Tangtingco: Don’t do this to our rivers

DON’T believe your government officials when they tell you that your town or city is clean and green—it’s not!

Don’t be fooled by garbage trucks regularly collecting your garbage. Follow those trucks and you’ll find where they’re taking their load—in hills and open fields and rivers, far from public view. That’s where they hide all the illegal dumpsites in this province.

That’s what Sonny Dobles did. He and son Diego drove around Pampanga and photographed all the garbage heaps they could find, organized them into a PowerPoint presentation, and showed them to anyone who was willing to watch—and weep.

Sonny Dobles is known in Pampanga for his activism and advocacy work. Just last month he marched to the Capitol to convince the Provincial Board to close down or relocate the piggeries which he blamed for the birth defects that afflict families living in their vicinity.

His PowerPoint presentation showed that mere smell of piggeries carries enough nitrate nitrogen, hydrogen sulphide, methane, ammonia and other toxins to cause a whole catalogue of ailments, from chronic fatigue and pulmonary edema to paralysis and cancer.

Mr. Dobles represents the local watchdog group Pinoy Gumising Ka Movement (PGKM) and the more proactive Advocacy for the Development of Central Luzon (ADCL)—two non-government organizations that work with less talk and less money but achieve more for Pampanga than most government officials do.
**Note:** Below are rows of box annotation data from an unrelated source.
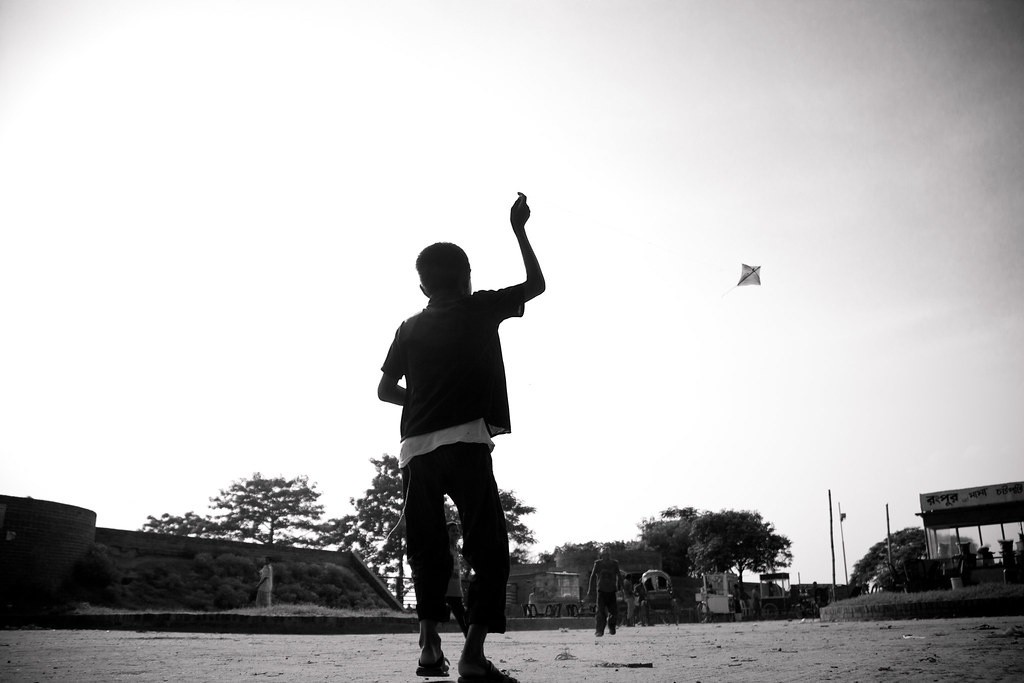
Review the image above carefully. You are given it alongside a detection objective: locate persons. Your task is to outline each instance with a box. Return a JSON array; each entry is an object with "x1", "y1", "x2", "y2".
[
  {"x1": 623, "y1": 573, "x2": 654, "y2": 626},
  {"x1": 417, "y1": 520, "x2": 470, "y2": 647},
  {"x1": 377, "y1": 191, "x2": 547, "y2": 683},
  {"x1": 707, "y1": 583, "x2": 716, "y2": 594},
  {"x1": 587, "y1": 546, "x2": 622, "y2": 636},
  {"x1": 255, "y1": 557, "x2": 273, "y2": 607},
  {"x1": 527, "y1": 587, "x2": 535, "y2": 616},
  {"x1": 732, "y1": 580, "x2": 818, "y2": 621}
]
It is Mr. Dobles’ photographs of the secret dumpsites that showed how our government officials had been fooling us all this time.
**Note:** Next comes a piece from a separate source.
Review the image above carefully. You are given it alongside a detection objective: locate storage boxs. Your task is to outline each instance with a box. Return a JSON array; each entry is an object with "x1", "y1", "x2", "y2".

All along I had thought that our mayors were sending the garbage trucks to the Kalangitan landfill in Capas, Tarlac where modern and scientific facilities ensure that waste is compacted, treated and disposed without doing harm to the environment.

Well, it turned it that only Lubao and Apalit are doing it; all the rest are sending their garbage trucks elsewhere.

Mr. Dobles and son Diego discovered the illegal dumpsites hidden from public view behind tall grass and high fences or located in private properties with heavily guarded gates. Armed with only a camera, father and son followed garbage trucks, sweet-talked security guards, crossed rivers and climbed walls to find them.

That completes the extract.